In calculations, you can express any vector direction as a unit vector by dividing the vector by its magnitude. This ensures the resultant vector keeps the direction but becomes a unit vector. For example, if a direction is given as \( \frac{3}{5} \mathbf{j} + \frac{4}{5} \mathbf{k} \), it already represents a unit vector since its magnitude is 1. Such a vector can then simply be scaled to any desired length by multiplying with the required magnitude.

The vector length, also known as the magnitude of a vector, is a measure of how long the vector is. It is always a non-negative value and is denoted by \( \| \mathbf{v} \| \) for a vector \( \mathbf{v} \). The length of a vector \( \mathbf{v} = a\mathbf{i} + b\mathbf{j} + c\mathbf{k} \) is calculated using the formula:

• \( \sqrt{a^2 + b^2 + c^2} \)

The length helps in understanding the magnitude of a physical quantity represented by the vector, such as displacement or force.
In exercises like the one above, when given a specific length and unit vector, you multiply the unit vector by the length to find the final vector, ensuring it maintains the intended magnitude alongside the direction.

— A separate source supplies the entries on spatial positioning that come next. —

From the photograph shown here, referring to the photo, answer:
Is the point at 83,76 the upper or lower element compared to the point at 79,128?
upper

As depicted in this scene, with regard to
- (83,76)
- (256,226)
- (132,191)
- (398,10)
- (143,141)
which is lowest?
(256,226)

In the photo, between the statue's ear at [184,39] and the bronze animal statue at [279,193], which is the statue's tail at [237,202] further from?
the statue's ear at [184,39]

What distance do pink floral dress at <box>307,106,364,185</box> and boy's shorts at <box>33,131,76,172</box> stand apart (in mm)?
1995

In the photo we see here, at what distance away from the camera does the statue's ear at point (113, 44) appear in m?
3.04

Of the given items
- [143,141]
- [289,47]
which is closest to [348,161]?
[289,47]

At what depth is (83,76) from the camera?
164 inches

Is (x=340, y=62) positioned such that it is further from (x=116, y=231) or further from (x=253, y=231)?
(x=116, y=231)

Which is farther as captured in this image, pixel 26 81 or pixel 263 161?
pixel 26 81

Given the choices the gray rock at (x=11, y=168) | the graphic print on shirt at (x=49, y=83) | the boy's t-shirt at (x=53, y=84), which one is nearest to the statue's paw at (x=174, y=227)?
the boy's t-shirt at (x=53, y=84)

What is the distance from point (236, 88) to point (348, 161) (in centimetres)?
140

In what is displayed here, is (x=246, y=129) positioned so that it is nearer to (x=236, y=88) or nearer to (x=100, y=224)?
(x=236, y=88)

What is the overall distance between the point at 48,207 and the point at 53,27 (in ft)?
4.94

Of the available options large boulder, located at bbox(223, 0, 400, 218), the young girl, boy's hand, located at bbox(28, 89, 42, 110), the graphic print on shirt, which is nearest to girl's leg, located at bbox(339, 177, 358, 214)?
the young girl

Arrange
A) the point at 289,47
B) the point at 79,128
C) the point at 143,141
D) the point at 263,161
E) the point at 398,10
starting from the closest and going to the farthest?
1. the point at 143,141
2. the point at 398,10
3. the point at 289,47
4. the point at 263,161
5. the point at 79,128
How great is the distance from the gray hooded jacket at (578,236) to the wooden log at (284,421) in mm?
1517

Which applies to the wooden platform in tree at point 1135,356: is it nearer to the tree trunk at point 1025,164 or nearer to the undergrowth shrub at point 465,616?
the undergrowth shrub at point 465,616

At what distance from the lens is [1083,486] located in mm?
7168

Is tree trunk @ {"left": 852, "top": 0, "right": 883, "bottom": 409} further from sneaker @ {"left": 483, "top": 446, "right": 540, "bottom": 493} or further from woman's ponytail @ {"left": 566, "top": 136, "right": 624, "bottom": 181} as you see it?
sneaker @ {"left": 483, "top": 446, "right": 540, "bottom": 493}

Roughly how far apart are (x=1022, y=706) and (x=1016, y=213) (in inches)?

Vector direction describes the orientation of the vector in space. In three-dimensional space, direction is determined by how much the vector points along each axis, typically represented using components in the \( \mathbf{i} \), \( \mathbf{j} \), and \( \mathbf{k} \) directions.
To determine vector direction, you take the components of the vector and analyze their relative values and signs. For example, a vector directed as \( \frac{6}{7} \mathbf{i} - \frac{2}{7} \mathbf{j} + \frac{3}{7} \mathbf{k} \) means it leans more towards the positive x-axis while slightly in the direction of the negative y-axis and somewhat towards the positive z-axis.
Understanding direction is crucial for obtaining the correct vector orientation in many physics and engineering applications, guiding the direction in which forces are applied or objects move.

The magnitude of a vector is the "size" or "length" of the vector and is a scalar quantity, meaning it only has magnitude and no direction. It's calculated using the formula mentioned earlier:

• \( \sqrt{a^2 + b^2 + c^2} \)

where \( a \), \( b \), and \( c \) are the vector's components in the \( \mathbf{i} \), \( \mathbf{j} \), and \( \mathbf{k} \) directions, respectively.
The magnitude of a vector helps identify how much of a quantity is being represented, much like how a distance might represent the space between two points. Even when a vector direction changes, its magnitude might remain constant, reflecting only the strength of the vector's influence, such as force magnitude remaining the same when applied in different directions.